Perhaps the Ma administration should spend a few NT dollars re-educating its officials on Democracy and Human Rights 101
By a chilly Dec. 10 day, the skies over Taipei covered in a thick pall of particulates from China, President Ma Ying-jeou (馬英九) once again waxed philosophical about the benefits of peace and human rights in a speech held to coincide with international human rights day. Outside in the real world, his administration would once again remind us that action, not mere rhetoric, will ensure that everybody’s human rights are respected.
Where to begin...? Just as Ma was delivering his speech, a 37-year-old Vietnamese woman who had married to a Taiwanese in Keelung was seeing her Republic of China (ROC) citizenship revoked after it was revealed that she had had an extramarital affair. Citing Article 19 of the Nationality Act, the Ministry of the Interior determined that her actions constituted a failure to demonstrate her “good character.” (Working in a hostess bar and engaging in criminal activity are other types of misbehavior that can lead to the cancellation of a naturalized citizen’s citizenship in Taiwan.) Under the current law, which legislators have been dragging their feet trying to revise, foreigners who obtain ROC citizenship must demonstrate their “good morals” over the subsequent five years, or risk seeing their citizenship revoked.
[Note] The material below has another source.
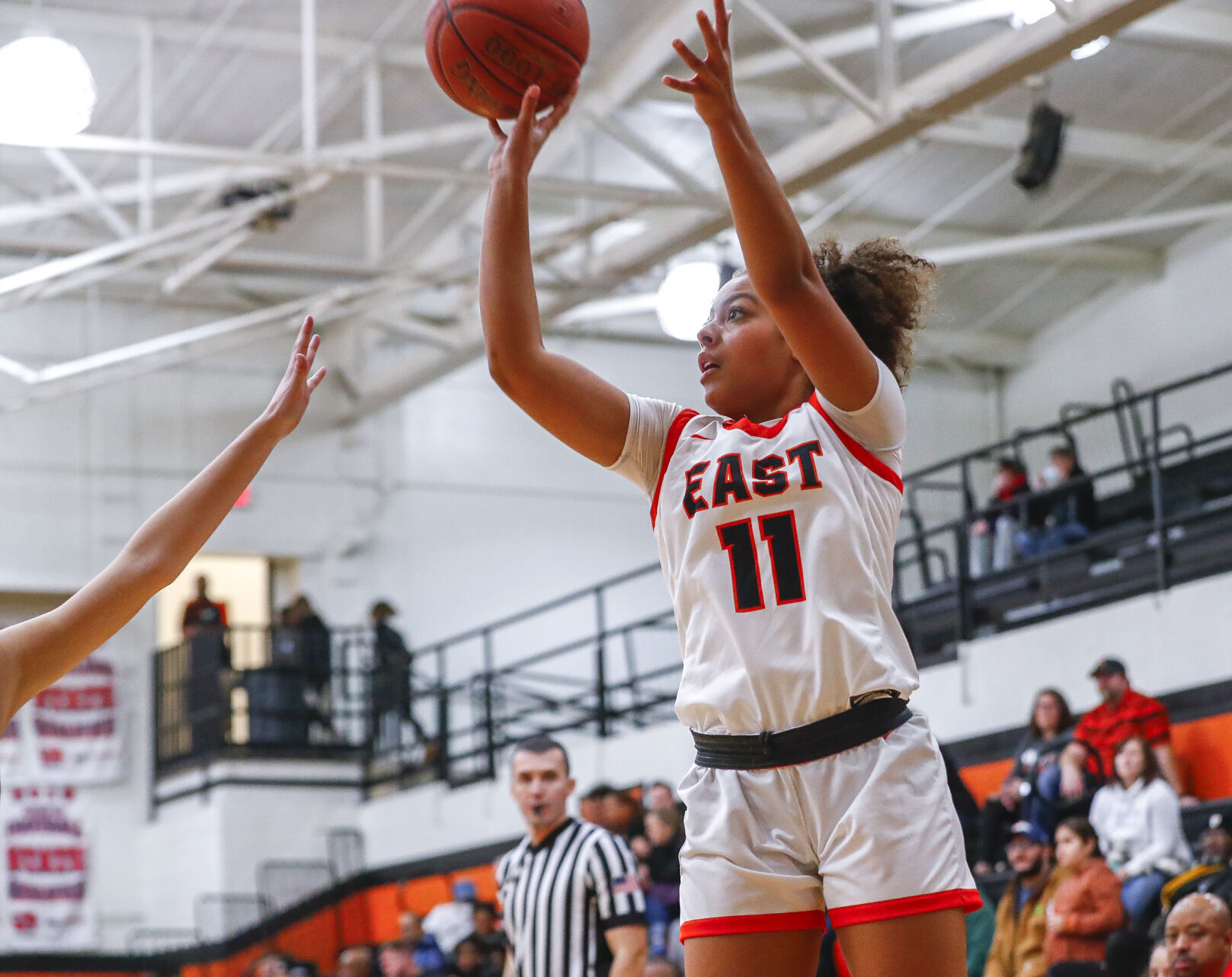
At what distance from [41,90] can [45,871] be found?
8.21m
Of course, Taiwan’s race-based concept of citizenship means that the requirements for “good morals” do not apply to ROC citizens. After all, the philandering — pardon, “good morals” — of Lee Hong-yuan (李鴻源), the man who heads the very ministry that is threatening to strip the woman of her citizenship, is very well known to the public.
As she had forsaken her Vietnamese citizenship, the woman, who arrived in Taiwan eight years ago, now finds herself stateless. As do her two young daughters.
But more clouds hung over Taiwan on that fateful day. Later in the afternoon, a small group of individuals from the Black Island Youth Alliance, along with academics, activists and friends, gathered in front of the Taipei District Prosecutors’ Office to show their support for Lin Fei-fan (林飛帆) and Wei Yang (魏揚). The pair had recently been indicted for violations to the (antiquated) Assembly and Parade Act during a July 31 protest against the controversial cross-strait services trade agreement outside the Legislative Yuan, a protest organized after members of the organization were barred from attending public hearings for the agreement.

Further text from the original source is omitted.